These parallels become even clearer when we consider linguistic arguments against accepting trans people. I promise I won't made anybody read this awful article if they don't want to, but The Federalist argues that by making gender distinctions slippery, the "Trans Agenda" is "moving steadily towards erasing all gender distinctions in the law" and that "erasing gender distinctions... would serve to legally un-define what it means to be human." This argument is obviously fallacious to anyone with any knowledge of history or linguistics (the law had no such struggles when we stopped using the second-person singular pronouns "thee," "thou," and "thine," and replaced them with the similarly "slippery" and ambiguously singular and plural "you"), but it serves to highlight the anxiety over the fluidity of how we define "humanity"—an anxiety that Alita is only too familiar with. In what is probably the emotional center of the film, she asks Hugo, "Does it bother you that I'm not completely human?" Hugo responds, "You are the most human person I have ever met."—but the anxiety is still there; society still tells Alita, as it tells trans people, that because of her non-conforming body, she's not human. Her existence, like the existence of trans people, is perceived as a threat to accepted definitions of humanity—or, more specifically, to the transphobic ideology of humanity.

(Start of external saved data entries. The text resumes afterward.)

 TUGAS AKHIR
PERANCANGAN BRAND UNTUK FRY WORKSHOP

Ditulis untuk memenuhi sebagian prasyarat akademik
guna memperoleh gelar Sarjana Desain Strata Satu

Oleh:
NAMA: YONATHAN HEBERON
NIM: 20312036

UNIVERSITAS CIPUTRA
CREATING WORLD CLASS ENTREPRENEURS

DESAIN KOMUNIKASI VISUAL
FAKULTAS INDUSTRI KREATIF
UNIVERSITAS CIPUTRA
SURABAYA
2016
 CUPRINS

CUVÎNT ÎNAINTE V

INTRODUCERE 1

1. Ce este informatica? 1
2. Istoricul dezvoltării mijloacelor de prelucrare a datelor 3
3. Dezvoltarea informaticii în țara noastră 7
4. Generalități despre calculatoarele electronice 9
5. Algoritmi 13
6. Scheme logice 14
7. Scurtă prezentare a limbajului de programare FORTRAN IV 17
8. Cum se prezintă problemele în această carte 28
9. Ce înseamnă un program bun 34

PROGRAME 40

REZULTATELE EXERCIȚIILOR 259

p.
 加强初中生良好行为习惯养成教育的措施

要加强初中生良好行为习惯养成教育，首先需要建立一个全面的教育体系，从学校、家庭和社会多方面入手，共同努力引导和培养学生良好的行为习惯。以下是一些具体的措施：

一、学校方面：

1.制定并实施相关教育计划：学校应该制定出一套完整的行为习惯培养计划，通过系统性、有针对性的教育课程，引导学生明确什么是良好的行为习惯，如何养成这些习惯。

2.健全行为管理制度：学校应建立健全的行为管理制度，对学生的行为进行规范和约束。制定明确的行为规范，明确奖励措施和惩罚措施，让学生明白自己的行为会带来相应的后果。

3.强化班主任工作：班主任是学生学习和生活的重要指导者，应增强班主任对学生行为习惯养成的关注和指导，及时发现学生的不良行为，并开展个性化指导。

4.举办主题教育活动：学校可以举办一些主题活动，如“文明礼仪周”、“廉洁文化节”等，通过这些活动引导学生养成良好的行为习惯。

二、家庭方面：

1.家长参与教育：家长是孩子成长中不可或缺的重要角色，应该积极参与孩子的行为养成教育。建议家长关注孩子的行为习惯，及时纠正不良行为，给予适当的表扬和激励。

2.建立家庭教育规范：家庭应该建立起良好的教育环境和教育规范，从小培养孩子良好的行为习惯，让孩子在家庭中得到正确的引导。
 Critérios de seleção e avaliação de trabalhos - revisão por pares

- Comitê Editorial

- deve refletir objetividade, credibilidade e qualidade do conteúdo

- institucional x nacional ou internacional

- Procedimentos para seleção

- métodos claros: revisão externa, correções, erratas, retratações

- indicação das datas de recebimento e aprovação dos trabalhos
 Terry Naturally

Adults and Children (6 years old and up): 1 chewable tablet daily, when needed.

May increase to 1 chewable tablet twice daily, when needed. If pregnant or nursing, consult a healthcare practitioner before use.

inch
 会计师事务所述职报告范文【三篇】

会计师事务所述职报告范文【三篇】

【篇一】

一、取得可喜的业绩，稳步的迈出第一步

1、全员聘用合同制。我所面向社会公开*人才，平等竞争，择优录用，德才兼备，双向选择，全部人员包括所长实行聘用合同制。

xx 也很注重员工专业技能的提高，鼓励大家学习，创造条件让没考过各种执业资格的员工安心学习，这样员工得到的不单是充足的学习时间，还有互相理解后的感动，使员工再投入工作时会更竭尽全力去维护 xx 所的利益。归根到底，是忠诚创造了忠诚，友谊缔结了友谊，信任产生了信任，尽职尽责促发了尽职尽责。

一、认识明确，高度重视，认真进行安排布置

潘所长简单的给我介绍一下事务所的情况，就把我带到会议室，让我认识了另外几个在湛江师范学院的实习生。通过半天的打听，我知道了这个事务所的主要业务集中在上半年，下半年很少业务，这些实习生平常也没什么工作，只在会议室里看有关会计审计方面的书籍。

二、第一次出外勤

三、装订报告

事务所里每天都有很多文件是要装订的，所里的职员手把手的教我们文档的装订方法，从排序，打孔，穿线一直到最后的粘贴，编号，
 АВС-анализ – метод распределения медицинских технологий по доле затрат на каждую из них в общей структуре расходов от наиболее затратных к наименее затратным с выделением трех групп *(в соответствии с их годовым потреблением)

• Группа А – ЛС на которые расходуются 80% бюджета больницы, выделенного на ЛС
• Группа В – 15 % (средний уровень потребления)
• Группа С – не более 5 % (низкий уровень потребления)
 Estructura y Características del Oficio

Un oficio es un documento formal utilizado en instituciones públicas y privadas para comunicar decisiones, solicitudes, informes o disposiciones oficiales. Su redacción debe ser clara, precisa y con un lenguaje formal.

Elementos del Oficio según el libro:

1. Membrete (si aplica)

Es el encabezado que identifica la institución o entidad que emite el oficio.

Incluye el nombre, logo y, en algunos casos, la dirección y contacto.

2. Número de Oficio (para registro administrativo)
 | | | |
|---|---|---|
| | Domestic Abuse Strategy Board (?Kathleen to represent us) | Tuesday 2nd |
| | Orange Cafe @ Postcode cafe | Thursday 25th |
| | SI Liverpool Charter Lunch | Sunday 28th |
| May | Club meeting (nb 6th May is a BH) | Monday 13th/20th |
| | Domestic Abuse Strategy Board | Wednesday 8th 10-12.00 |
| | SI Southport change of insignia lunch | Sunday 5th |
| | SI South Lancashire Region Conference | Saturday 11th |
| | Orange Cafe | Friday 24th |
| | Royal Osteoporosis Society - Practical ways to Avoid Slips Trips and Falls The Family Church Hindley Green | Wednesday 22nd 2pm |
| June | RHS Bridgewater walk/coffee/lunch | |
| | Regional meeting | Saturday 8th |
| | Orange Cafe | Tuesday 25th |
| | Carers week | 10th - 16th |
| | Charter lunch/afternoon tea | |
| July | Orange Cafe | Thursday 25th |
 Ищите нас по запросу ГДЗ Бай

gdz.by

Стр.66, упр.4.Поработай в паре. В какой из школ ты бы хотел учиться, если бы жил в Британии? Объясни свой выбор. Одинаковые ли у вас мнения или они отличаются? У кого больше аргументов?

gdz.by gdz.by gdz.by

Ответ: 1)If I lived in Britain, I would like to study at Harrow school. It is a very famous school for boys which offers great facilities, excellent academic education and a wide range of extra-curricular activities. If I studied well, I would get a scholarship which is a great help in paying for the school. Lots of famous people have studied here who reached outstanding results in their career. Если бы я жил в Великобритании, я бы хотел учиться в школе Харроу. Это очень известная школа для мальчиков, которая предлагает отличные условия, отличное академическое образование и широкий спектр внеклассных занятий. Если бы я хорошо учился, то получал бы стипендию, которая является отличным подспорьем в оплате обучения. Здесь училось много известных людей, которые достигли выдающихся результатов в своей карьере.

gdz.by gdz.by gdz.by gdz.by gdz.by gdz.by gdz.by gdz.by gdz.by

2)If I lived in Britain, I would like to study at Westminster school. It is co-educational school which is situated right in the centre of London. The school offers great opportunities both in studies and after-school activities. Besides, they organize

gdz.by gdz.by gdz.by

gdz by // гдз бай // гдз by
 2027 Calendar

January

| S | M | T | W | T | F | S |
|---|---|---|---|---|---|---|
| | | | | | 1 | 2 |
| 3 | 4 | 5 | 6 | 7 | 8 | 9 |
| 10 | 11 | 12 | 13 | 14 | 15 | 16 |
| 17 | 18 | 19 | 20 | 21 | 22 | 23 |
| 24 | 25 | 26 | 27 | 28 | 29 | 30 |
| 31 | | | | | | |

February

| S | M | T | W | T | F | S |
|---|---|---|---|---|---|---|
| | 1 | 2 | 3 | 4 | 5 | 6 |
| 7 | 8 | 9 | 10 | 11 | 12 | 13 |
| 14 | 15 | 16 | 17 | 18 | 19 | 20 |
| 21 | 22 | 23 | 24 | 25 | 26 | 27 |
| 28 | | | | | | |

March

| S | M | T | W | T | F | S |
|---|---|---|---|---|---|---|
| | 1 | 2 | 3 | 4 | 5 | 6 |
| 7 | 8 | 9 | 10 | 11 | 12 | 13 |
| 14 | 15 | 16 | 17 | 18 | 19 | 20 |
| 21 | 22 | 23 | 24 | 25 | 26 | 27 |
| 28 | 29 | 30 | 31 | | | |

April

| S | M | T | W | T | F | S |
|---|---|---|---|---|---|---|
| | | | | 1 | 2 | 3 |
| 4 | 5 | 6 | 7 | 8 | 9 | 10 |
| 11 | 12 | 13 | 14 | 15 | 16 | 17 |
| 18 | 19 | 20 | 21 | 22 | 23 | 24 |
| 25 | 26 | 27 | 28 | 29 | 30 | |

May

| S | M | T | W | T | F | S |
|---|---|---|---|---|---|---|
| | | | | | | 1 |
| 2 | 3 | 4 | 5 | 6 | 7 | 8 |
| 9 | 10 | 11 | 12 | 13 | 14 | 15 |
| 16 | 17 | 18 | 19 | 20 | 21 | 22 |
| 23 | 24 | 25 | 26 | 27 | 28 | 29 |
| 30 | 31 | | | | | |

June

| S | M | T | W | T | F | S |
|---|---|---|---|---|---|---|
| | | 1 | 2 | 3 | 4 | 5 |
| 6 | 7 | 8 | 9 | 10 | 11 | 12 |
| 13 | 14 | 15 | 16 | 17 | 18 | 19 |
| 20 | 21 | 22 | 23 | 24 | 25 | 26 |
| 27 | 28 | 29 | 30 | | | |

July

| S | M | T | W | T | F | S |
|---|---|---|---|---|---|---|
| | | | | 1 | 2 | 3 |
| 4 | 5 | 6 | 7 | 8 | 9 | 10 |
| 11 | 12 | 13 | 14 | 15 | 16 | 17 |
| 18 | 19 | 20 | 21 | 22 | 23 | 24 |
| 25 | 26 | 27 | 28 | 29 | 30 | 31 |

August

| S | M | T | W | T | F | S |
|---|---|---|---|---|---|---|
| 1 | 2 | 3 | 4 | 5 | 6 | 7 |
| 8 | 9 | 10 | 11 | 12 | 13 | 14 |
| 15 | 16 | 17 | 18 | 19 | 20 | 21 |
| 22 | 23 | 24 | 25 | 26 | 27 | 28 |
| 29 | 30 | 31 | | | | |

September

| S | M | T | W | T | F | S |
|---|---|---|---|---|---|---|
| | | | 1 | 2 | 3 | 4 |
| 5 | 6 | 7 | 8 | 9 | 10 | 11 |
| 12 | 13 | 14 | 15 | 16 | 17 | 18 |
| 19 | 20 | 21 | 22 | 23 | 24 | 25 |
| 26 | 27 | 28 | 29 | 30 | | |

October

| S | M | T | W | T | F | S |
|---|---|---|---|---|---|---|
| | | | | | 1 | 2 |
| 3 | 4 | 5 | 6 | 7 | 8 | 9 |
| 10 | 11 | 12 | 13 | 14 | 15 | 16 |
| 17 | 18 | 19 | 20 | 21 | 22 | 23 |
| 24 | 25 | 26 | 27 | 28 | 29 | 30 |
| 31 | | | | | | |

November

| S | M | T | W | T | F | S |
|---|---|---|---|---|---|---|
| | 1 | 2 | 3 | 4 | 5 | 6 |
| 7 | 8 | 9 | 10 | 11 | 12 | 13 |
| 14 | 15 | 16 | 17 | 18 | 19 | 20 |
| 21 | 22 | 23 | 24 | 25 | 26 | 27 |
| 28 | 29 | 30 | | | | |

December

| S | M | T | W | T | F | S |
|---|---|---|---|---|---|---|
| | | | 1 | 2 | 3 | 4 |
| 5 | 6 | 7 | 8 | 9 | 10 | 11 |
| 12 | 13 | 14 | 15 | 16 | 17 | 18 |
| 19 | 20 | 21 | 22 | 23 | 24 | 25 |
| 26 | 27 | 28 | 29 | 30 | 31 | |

So what's the final message to be taken away from this multi-layered thematic structure? Where does the idea that power structures exert control over individual bodies in order to control entire populations intersect with the idea that non-traditional bodies threaten popular conceptions of humanity? What's Alita's message, the message of a hero who resides in the theoretical space between threatening techniques of state control and threatening an ideology of intolerance? It's that one of the most threatening acts to the socio-economic inequality of the dominant power structure is to demand respect for your bodily autonomy. She may be "just an insignificant girl," but that doesn't mean she doesn't have power.